Pour la ministre de l'Ecologie Delphine Batho, même si l'étude du Pr Séralini n'était "pas conclusive" et "est controversée", elle "a au moins un mérite : elle a mis en avant la nécessité de bouger". Il faut à l'avenir "des études à long terme, des études qui portent sur les effets cumulés des OGM et des pesticides qui les accompagnent et revoir la procédure d'évaluation", a-t-elle conclu.
• La satisfaction des semenciers
Sans surprise, les industriels des semences affirment avoir accueilli ces avis avec "une certaine sérénité". Ils estiment qu'une nouvelle étude "ne va rien apporter". "Il y a eu plus de 50.000 études au niveau mondial publiées dans des revues scientifiques. Ma crainte, si on suit le HCB, c'est que le consommateur se dise : il y a un risque", poursuit Delphine Guey, responsable du dossier OGM au Groupement National Interprofessionnel des Semences (Gnis).
• Les précédents avis
Avant les deux avis rendus lundi, l'expérience menée par le Pr Séralini avait suscité de nombreuses critiques d'autorités scientifiques, notamment sur sa méthodologie. Ainsi, l'autorité européenne de sécurité des aliments (EFSA) a jugé la "qualité scientifique insuffisante". "La conception, le système de rapport des données et l'analyse de l'étude, tels que présentés dans le document, sont inadéquats", estime l'autorité. "Aucune conclusion ne peut être tirée au sujet de l'occurrence des tumeurs chez les rats testés", conclut-elle, demandant des informations supplémentaires au Pr Séralini. Lequel a refusé, dernier, retournant les critiques contre l'EFSA elle-même : "Nous attendons qu'ils fournissent ceux (les éléments) qui ont permis d'autoriser cet OGM et ce pesticide en particulier, mais aussi les autres OGM". L'EFSA rendra son avis définif "dans les prochaines semaines".

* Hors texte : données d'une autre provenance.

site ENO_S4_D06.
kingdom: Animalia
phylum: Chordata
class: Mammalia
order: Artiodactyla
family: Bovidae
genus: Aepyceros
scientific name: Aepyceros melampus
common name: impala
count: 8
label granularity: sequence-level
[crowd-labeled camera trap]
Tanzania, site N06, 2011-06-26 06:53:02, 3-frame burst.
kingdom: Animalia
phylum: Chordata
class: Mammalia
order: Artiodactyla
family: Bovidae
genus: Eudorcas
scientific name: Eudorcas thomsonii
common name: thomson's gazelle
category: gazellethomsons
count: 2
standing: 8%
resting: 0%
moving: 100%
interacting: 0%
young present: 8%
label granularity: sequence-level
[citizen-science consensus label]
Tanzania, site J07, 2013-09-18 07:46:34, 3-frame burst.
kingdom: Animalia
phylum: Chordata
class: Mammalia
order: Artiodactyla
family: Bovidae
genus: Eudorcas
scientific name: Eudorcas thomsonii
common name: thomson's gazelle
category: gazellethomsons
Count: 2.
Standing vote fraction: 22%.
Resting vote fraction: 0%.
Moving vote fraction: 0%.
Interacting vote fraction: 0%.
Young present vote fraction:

Six Académies scientifiques françaises sont également montées au créneau. Dans un communiqué commun, elles s'en sont pris, point par point, à l'étude du Pr Séralini qu'elles qualifient de "non-événement scientifique". Elles pointent "de nombreuses insuffisances de méthodologie et d'interprétation", notamment le nombre réduit de rats utilisés et leur souche, plus sujette à des tumeurs. Les six académies ont également critiqué la stratégie de communication du Pr Séralini, dans la presse et en concomitance avec la sortie de livres et d'un film.